This Natural World Was Changed To A
Supernatural, And There Was No More Matter Nor Force In Sea Or
Land Nor In The Heavens Above, But Only Spirit.
Chapter Six:
By Swallowfield
One of the most attractive bits of green and wooded country
near London I know lies between Reading and Basingstoke and
includes Aldermaston with its immemorial oaks in Berkshire and
Silchester with Pamber Forest in Hampshire. It has long been
one of my favourite haunts, summer and winter, and it is
perhaps the only wooded place in England where I have a home
feeling as strong as that which I experience in certain places
among the South Wiltshire downs and in the absolutely flat
country on the Severn, in Somerset, and the flat country in
Cambridgeshire and East Anglia, especially at Lynn and about
Ely.
I am now going back to my first visit to this green retreat;
it was in the course of one of those Easter walks I have
spoken of, and the way was through Reading and by Three Mile
Cross and Swallowfield. On this occasion I conceived a
dislike to Reading which I have never quite got over, for it
seemed an unconscionably big place for two slow pedestrians to
leave behind. Worse still, when we did leave it we found that
Reading would not leave us. It was like a stupendous octopus
in red brick which threw out red tentacles, miles and miles
long in various directions - little rows and single and double
cottages and villas, all in red, red brick and its weary
accompaniment, the everlasting hard slate roof. These square
red brick boxes with sloping slate tops are built as close as
possible to the public road, so that the passer-by looking in
at the windows may see the whole interior - wall-papers,
pictures, furniture, and oftentimes the dull expressionless
face of the woman of the house, staring back at you out of her
shallow blue eyes. The weather too was against us; a grey
hard sky, like the slate roofs, and a cold strong east wind to
make the road dusty all day long.
Arrived at Three Mile Cross, it was no surprise to find it no
longer recognizable as the hamlet described in Our Village,
but it was saddening to look at the cottage in which Mary
Russell Mitford lived and was on the whole very happy with her
flowers and work for thirty years of her life, in its present
degraded state. It has a sign now and calls itself the
"Mitford Arms" and a "Temperance Hotel," and we were told that
you could get tea and bread and butter there but nothing else.
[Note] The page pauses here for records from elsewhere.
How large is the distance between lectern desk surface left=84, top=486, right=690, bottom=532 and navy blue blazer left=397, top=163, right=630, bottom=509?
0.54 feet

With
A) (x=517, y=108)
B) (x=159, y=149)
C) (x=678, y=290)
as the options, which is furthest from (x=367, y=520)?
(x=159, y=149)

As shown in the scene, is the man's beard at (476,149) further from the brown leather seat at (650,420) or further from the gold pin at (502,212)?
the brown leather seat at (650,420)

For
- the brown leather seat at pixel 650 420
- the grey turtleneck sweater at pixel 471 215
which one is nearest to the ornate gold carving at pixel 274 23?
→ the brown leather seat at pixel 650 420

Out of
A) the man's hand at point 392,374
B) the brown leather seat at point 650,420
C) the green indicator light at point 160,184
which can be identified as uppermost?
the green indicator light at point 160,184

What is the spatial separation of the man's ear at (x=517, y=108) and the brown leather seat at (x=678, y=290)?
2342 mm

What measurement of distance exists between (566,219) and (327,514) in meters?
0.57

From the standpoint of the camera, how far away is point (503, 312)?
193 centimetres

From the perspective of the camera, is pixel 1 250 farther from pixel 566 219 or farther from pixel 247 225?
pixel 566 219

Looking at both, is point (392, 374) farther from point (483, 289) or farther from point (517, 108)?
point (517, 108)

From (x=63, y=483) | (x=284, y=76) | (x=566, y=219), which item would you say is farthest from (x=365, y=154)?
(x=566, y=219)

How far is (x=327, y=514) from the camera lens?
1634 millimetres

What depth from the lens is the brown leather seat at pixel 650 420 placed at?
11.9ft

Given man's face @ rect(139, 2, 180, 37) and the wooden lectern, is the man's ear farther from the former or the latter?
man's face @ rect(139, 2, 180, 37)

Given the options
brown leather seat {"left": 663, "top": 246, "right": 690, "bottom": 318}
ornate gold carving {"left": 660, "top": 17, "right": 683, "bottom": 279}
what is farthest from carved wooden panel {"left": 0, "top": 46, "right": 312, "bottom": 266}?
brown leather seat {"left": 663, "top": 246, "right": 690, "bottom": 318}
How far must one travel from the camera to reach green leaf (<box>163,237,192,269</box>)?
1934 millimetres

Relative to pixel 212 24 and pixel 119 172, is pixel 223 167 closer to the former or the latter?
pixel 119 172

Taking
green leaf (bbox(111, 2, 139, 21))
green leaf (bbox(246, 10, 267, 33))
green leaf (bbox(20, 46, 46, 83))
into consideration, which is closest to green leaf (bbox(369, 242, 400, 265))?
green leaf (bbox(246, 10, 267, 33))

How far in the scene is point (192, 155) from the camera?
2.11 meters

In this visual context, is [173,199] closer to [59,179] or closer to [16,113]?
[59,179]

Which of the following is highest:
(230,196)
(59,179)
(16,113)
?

The cottage has been much altered since Miss Mitford's time,
and the open space once occupied by the beloved garden is now
filled with buildings, including a corrugated-iron dissenting
chapel.
From Three Mile Cross we walked on to Swallowfield, still by
those never-ending roadside red-brick cottages and villas, for
we were not yet properly out of the hated biscuit metropolis.
It was a big village with the houses scattered far and wide
over several square miles of country, but just where the
church stands it is shady and pleasant. The pretty church
yard too is very deeply shaded and occupies a small hill with
the Loddon flowing partly round it, then taking its swift way
through the village. Miss Mitford's monument is a plain,
almost an ugly, granite cross, standing close to the wall,
shaded by yew, elm, and beech trees, and one is grateful to
think that if she never had her reward when living she has
found at any rate a very peaceful resting-place.
The sexton was there and told us that he was but ten years old
when Miss Mitford died, but that he remembered her well and
she was a very pleasant little woman. Others in the place
who remembered her said the same - that she was very pleasant
and sweet. We know that she was sweet and charming, but
unfortunately the portraits we have of her do not give that
impression. They represent her as a fat common-place looking
person, a little vulgar perhaps. I fancy the artists were
bunglers. I possess a copy of a very small pencil sketch made
of her face by a dear old lady friend of mine, now dead, about
the year 1851 or 2. My friend had a gift for portraiture in a
peculiar way. When she saw a face that greatly interested
her, in a drawing-room, on a platform, in the street, anywhere,
it remained very vividly in her mind and on going home she
would sketch it, and some of these sketches of well known
persons are wonderfully good. She was staying in the country
with a friend who drove with her to Swallowfield to call on
Miss Mitford, and on her return to her friend's house she
made the little sketch, and in this tiny portrait I can see
the refinement, the sweetness, the animation and charm which
she undoubtedly possessed.
But let me now venture to step a little outside of my own
province, my small plot - a poor pedestrian's unimportant
impressions of places and faces; all these p's come by
accident; and this I put in parenthetically just because an
editor solemnly told me a while ago that he couldn't abide and
wouldn't have alliteration's artful aid in his periodical.
Let us leave the subject of what Miss Mitford was to those of
her day who knew her; a thousand lovely personalities pass
away every year and in a little while are no more remembered
than the bright-plumaged bird that falls in the tropical
forest, or the vanished orchid bloom of which some one has
said that the angels in heaven can look on no more beautiful
thing. Leaving all that, let us ask what remains to us of
another generation of all she was and did?
She was a prolific writer, both prose and verse, and, as we
know, had an extraordinary vogue in her own time.